== What you should do ==
What this exercise needs is every entry restated as written, with no pictures.

——————

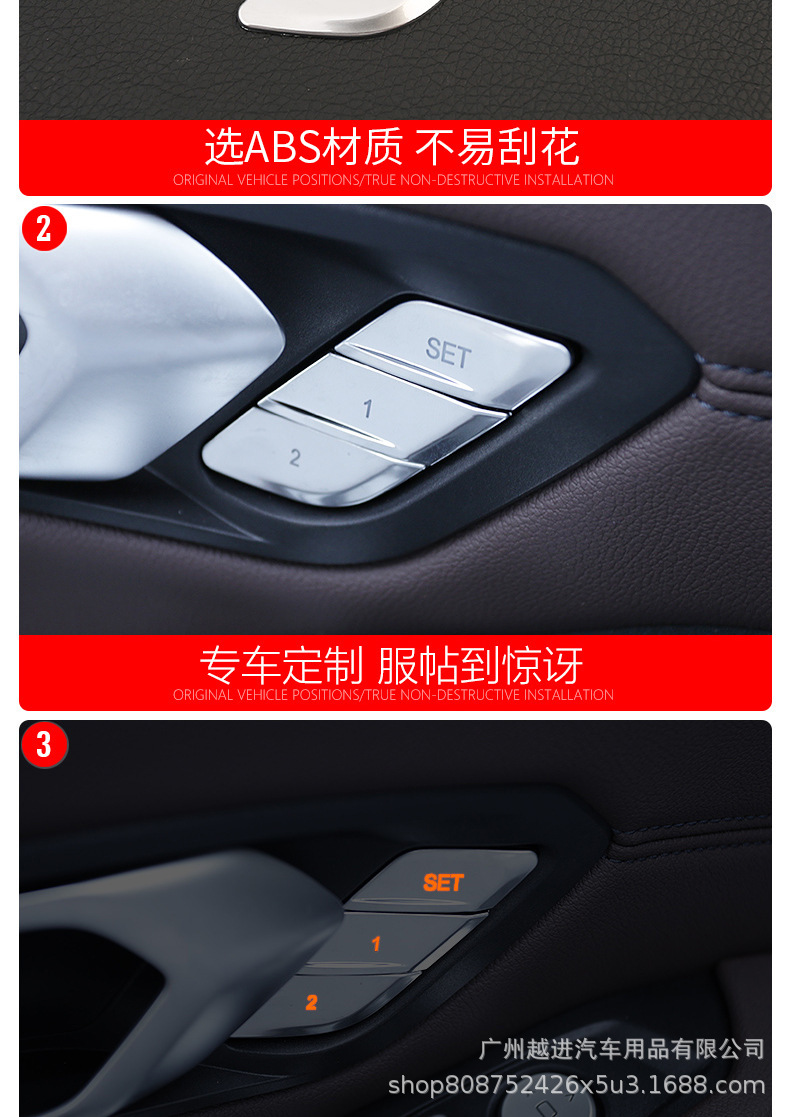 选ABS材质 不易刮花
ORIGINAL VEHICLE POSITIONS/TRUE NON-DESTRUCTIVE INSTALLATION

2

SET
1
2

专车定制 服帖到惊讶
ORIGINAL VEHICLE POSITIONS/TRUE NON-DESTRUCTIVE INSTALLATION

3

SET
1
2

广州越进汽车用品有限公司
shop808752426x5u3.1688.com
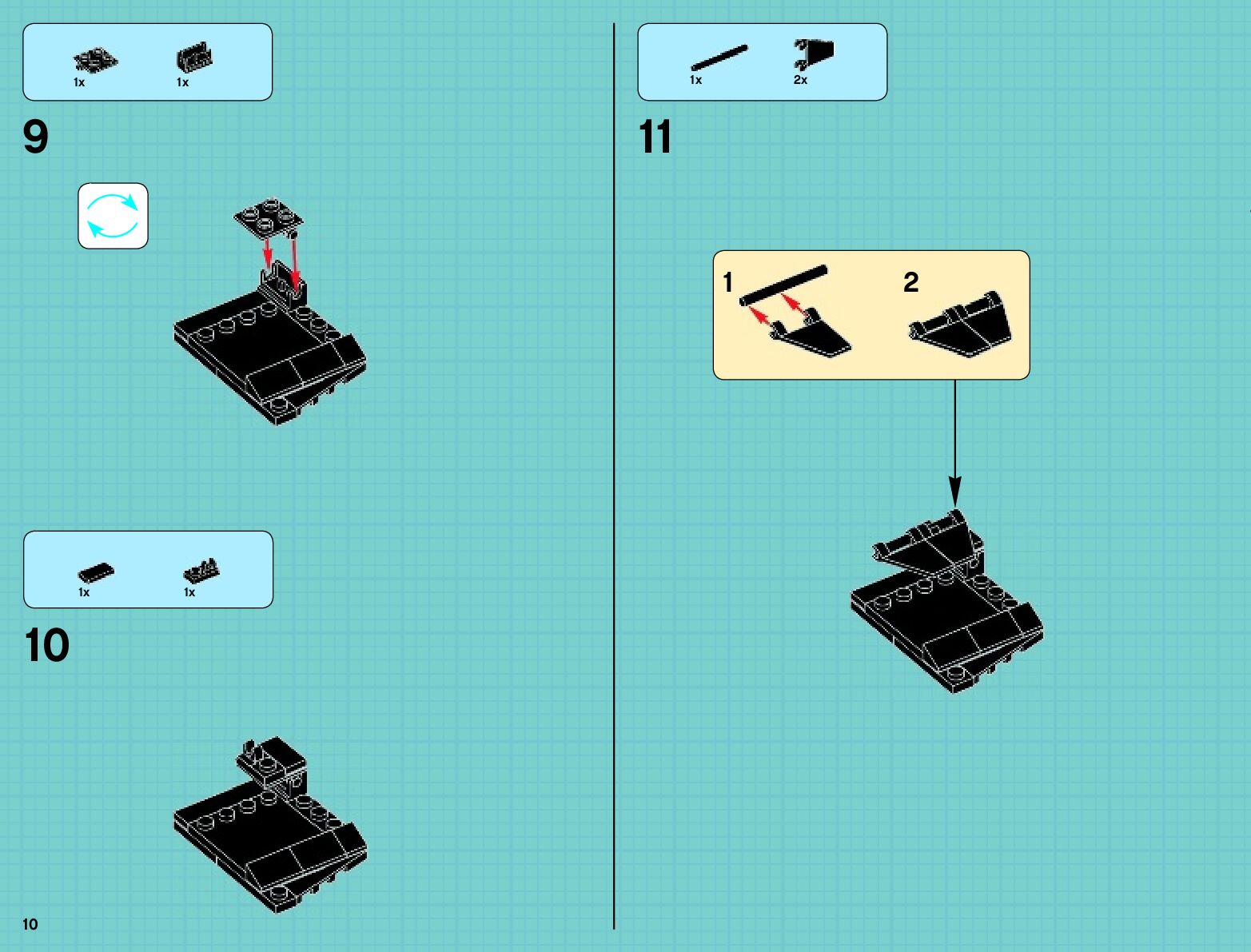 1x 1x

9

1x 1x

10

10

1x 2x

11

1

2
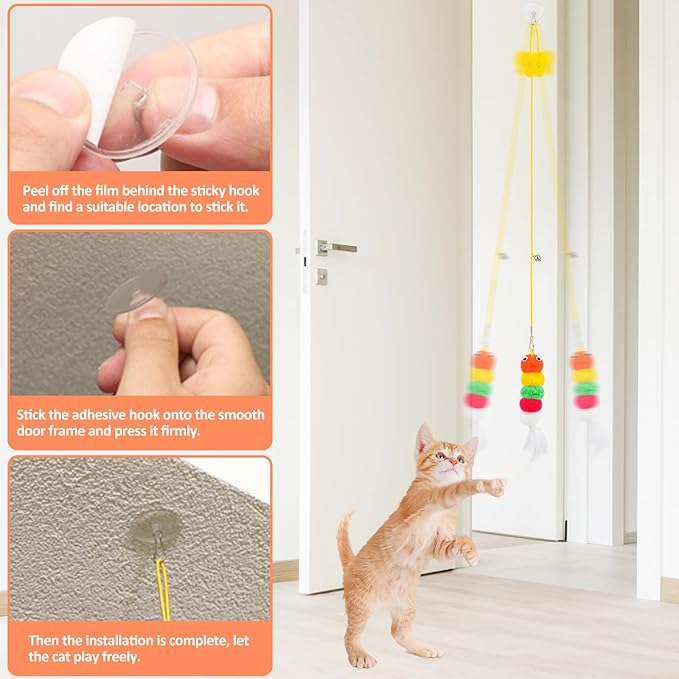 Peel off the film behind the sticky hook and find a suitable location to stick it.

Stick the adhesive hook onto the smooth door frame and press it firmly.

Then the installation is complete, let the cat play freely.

——————

== Response ==
 选ABS材质 不易刮花
ORIGINAL VEHICLE POSITIONS/TRUE NON-DESTRUCTIVE INSTALLATION

2

SET
1
2

专车定制 服帖到惊讶
ORIGINAL VEHICLE POSITIONS/TRUE NON-DESTRUCTIVE INSTALLATION

3

SET
1
2

广州越进汽车用品有限公司
shop808752426x5u3.1688.com
 1x 1x

9

1x 1x

10

10

1x 2x

11

1

2
 Peel off the film behind the sticky hook and find a suitable location to stick it.

Stick the adhesive hook onto the smooth door frame and press it firmly.

Then the installation is complete, let the cat play freely.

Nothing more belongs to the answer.